* **PROBLEM DETAILS**
Return each line of the listing below, unchanged, and omit the images.
== LISTED ENTRIES
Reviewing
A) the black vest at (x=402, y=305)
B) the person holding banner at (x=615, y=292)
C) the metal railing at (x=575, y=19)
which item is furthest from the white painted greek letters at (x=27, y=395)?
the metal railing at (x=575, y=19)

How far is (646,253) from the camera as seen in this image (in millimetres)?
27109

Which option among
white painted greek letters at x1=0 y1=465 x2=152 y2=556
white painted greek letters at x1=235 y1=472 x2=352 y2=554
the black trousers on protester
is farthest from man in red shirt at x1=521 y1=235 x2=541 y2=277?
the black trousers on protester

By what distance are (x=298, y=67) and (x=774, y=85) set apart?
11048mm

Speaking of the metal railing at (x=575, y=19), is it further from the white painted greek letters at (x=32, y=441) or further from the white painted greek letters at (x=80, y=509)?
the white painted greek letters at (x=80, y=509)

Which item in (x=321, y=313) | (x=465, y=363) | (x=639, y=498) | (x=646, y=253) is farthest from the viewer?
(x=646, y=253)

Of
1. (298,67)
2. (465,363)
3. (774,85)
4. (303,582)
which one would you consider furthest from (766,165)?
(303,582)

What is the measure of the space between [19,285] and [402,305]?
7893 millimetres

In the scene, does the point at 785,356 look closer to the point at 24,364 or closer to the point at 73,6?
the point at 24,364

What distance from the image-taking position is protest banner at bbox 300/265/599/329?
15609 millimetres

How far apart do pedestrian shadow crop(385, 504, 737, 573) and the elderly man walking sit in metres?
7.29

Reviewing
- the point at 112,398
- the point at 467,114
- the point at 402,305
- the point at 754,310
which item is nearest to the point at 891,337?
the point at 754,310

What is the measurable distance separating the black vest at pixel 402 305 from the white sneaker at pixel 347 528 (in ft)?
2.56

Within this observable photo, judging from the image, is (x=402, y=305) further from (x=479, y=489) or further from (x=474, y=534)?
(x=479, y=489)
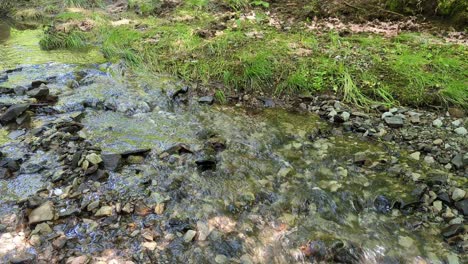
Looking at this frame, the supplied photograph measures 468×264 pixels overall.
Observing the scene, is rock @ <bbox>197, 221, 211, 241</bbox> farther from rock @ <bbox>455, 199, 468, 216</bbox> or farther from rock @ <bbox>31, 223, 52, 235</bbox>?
rock @ <bbox>455, 199, 468, 216</bbox>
====
* **WRITTEN RESPONSE**
Reviewing
A) the black vest at (x=402, y=305)
B) the person holding banner at (x=615, y=292)
C) the metal railing at (x=575, y=19)
which item is furthest from the white painted greek letters at (x=27, y=395)?
the metal railing at (x=575, y=19)

How far is (646,253) from the camera as seen in this image (in millimetres)?
27109

Which option among
white painted greek letters at x1=0 y1=465 x2=152 y2=556
white painted greek letters at x1=235 y1=472 x2=352 y2=554
the black trousers on protester
is farthest from man in red shirt at x1=521 y1=235 x2=541 y2=277?
the black trousers on protester

By what distance are (x=298, y=67) and (x=774, y=85) set apart?
11048mm

Speaking of the metal railing at (x=575, y=19), is it further from the white painted greek letters at (x=32, y=441) or further from the white painted greek letters at (x=80, y=509)?
the white painted greek letters at (x=80, y=509)

Which item in (x=321, y=313) | (x=465, y=363) | (x=639, y=498) | (x=646, y=253) is farthest from the viewer?
(x=646, y=253)

Of
1. (298,67)
2. (465,363)
3. (774,85)
4. (303,582)
which one would you consider furthest from (766,165)?
(303,582)

What is the measure of the space between [19,285] and [402,305]?
7893 millimetres

In the scene, does the point at 785,356 look closer to the point at 24,364 or closer to the point at 73,6?
the point at 24,364

What distance from the image-taking position is protest banner at bbox 300/265/599/329?
15609 millimetres

How far apart do pedestrian shadow crop(385, 504, 737, 573) and the elderly man walking sit in metres?
7.29

Reviewing
- the point at 112,398
- the point at 467,114
- the point at 402,305
- the point at 754,310
which item is nearest to the point at 891,337?
the point at 754,310

What is the measurable distance separating the black vest at pixel 402 305 from the white sneaker at pixel 347 528 (in ft)?
2.56

Within this observable photo, judging from the image, is (x=402, y=305) further from (x=479, y=489) or further from (x=474, y=534)?
(x=479, y=489)
Looking at this frame, the supplied photograph measures 468×264 pixels overall.
Observing the scene, is rock @ <bbox>197, 221, 211, 241</bbox> farther from rock @ <bbox>455, 199, 468, 216</bbox> or farther from rock @ <bbox>31, 223, 52, 235</bbox>?
rock @ <bbox>455, 199, 468, 216</bbox>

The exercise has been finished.